Communicating with Face Masks

Last update on Jun, 17, 2020

In light of the pandemic, there are a few ways that people are protecting themselves, including washing their hands more, social distancing and wearing face masks. The day-to-day can already be difficult if you’re struggling with hearing loss, but it can be even more challenging with all of these health precautions.

Face masks can impede communication

The CDC recommends that you wear a face mask if you can, but these can get in the way of communication. Masks cover the region between the nose and mouth to minimize the spread of the virus. They protect both you and others because they significantly reduce the chances of the virus spreading.

According to a survey completed by the Hearing Health Foundation, 87% of their 625 responses are experiencing difficulty communicating at this time. These face masks cover roughly half of your face, making it tricky for others to read non-verbal cues. To make matters more difficult, if you rely on lip-reading, face masks make it much more difficult to navigate daily conversations. Of those in the survey that said that they are experiencing difficulty communicating at this time, 85% said that the inability to read lips is a problem. Some face masks, like the N95, can impact our sound level and the frequencies of our speech. 

As you can see, while face masks protect our health, they also create a new communication barrier for those with hearing loss.

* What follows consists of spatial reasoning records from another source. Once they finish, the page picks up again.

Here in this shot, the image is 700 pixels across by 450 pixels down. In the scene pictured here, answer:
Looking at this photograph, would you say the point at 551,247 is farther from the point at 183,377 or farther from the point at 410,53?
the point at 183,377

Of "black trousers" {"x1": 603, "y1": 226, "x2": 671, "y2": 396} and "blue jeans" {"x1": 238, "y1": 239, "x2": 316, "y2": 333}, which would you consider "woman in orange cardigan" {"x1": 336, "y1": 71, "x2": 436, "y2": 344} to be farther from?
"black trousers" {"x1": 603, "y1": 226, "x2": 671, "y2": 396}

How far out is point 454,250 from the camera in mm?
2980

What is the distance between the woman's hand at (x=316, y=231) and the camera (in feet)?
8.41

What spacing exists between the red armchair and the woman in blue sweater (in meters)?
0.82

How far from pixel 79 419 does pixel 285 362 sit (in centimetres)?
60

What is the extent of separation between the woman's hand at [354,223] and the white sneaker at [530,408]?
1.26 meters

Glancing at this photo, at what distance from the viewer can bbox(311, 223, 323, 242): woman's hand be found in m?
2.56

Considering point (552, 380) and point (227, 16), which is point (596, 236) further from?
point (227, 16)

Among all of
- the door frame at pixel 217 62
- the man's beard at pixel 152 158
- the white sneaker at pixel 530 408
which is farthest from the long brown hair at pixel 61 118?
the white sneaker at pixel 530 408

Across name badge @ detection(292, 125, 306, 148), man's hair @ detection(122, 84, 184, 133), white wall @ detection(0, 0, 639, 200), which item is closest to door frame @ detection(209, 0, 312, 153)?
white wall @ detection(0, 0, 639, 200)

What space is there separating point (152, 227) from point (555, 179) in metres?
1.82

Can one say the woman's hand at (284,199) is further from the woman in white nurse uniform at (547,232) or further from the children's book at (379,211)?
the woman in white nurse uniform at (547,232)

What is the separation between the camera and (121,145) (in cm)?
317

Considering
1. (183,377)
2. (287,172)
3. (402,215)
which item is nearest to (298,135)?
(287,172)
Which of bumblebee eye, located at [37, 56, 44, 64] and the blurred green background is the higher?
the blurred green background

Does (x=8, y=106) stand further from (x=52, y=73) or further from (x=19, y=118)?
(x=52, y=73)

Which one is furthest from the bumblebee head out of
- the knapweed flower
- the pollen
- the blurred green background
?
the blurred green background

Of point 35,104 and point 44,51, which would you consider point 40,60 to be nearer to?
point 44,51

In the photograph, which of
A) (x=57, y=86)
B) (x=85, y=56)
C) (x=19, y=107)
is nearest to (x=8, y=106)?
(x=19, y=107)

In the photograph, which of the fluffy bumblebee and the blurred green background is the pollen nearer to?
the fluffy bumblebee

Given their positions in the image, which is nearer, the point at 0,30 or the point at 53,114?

You may be asking yourself, “How do I follow health guidlines while also communicationg effectively?”

Tips for better communication with a face mask

Wear a communicator mask

Some people have been wearing “communicator masks”, which are masks with a clear panel in the front. This not only protects you and others, but it also allows you to lip-read and allows others to as well.

Speak slowly and enunciate

As you normally would when communicating with someone with hearing loss, speaking slowly and enunciating will help to improve communication. 

Rephrase when asked to repeat something

It may help if you rephrase what you said when asked to repeat. Certain sounds are harder to catch or distinguish, so rephrasing what you said may help.

Choose a quiet environment

Talking in a busy store at peak business hours may be difficult ,between the number of people, heavy machinery moving goods and other surrounding noises. Be sure to separate yourselves from the noise to a quieter environment to make it easier to carry your conversation. 

While you may not have hearing loss, it can greatly help others if you follow any number of the items listed. Be sure to follow social distancing guidelines by staying at least 6 feet away from others if you are going to lower your mask or not wear one.